** Begin Records supplied **

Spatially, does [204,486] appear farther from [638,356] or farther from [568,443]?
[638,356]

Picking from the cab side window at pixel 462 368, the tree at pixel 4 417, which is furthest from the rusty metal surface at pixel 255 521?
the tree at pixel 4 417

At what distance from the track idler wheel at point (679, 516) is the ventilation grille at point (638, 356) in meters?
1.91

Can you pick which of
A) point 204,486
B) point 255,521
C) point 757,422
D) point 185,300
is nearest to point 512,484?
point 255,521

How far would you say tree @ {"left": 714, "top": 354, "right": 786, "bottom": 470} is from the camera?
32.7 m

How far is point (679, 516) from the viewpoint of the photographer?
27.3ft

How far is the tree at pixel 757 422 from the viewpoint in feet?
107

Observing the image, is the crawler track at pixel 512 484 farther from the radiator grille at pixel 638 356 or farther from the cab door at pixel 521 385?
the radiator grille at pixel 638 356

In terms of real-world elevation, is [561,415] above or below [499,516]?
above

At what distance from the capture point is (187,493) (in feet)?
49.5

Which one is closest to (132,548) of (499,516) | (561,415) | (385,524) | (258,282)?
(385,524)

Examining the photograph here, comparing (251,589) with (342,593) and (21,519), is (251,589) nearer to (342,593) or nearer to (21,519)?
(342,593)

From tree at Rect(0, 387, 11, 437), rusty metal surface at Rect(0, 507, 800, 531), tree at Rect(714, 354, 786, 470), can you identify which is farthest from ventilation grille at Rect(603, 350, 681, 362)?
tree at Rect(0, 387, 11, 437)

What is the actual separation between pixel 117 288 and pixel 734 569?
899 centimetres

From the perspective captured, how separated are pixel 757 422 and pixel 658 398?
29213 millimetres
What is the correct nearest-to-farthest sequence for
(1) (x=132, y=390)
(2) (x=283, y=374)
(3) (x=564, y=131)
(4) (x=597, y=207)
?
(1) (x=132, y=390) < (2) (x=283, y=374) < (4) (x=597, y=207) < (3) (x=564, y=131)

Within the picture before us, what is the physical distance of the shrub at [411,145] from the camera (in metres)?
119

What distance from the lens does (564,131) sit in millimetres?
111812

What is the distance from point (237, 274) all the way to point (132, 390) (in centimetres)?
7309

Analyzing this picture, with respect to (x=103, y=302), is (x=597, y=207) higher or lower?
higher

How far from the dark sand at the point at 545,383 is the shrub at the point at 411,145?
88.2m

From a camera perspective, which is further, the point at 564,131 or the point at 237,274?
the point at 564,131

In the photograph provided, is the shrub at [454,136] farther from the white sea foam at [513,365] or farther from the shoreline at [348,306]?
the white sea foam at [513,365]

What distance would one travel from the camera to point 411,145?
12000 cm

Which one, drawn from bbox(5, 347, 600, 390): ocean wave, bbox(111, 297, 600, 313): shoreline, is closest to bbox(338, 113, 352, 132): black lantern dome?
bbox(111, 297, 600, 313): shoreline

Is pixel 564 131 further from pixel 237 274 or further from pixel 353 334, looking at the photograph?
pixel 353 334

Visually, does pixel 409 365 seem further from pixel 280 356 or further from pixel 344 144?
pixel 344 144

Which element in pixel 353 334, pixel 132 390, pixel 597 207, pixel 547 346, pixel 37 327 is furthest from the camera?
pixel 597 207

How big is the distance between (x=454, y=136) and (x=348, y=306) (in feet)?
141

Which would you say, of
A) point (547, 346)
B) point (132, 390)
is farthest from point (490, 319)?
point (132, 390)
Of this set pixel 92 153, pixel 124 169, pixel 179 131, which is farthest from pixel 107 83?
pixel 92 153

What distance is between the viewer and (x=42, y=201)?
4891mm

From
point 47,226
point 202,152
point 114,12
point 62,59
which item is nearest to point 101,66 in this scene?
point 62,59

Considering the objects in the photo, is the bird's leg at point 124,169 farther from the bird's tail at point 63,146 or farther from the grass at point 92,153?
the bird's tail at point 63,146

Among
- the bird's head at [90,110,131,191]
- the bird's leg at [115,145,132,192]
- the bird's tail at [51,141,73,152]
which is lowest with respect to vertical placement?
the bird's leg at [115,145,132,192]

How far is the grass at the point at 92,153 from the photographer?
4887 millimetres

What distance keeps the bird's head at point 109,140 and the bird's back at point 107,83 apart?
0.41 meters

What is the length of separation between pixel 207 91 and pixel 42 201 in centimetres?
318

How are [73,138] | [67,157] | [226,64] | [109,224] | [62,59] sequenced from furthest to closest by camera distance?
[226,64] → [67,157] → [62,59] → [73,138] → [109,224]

** End Records supplied **

Render everything in the records from the line containing "From tree at" down to the line containing "899 centimetres" as a Markdown table with the columns Row and Entry. Give each non-blank line its own numbered row, and leave blank lines out.

▶ [Result of this task]:
| Row | Entry |
|---|---|
| 1 | From tree at Rect(0, 387, 11, 437), rusty metal surface at Rect(0, 507, 800, 531), tree at Rect(714, 354, 786, 470), can you identify which is farthest from ventilation grille at Rect(603, 350, 681, 362)? |
| 2 | tree at Rect(0, 387, 11, 437) |
| 3 | What is the actual separation between pixel 117 288 and pixel 734 569? |
| 4 | 899 centimetres |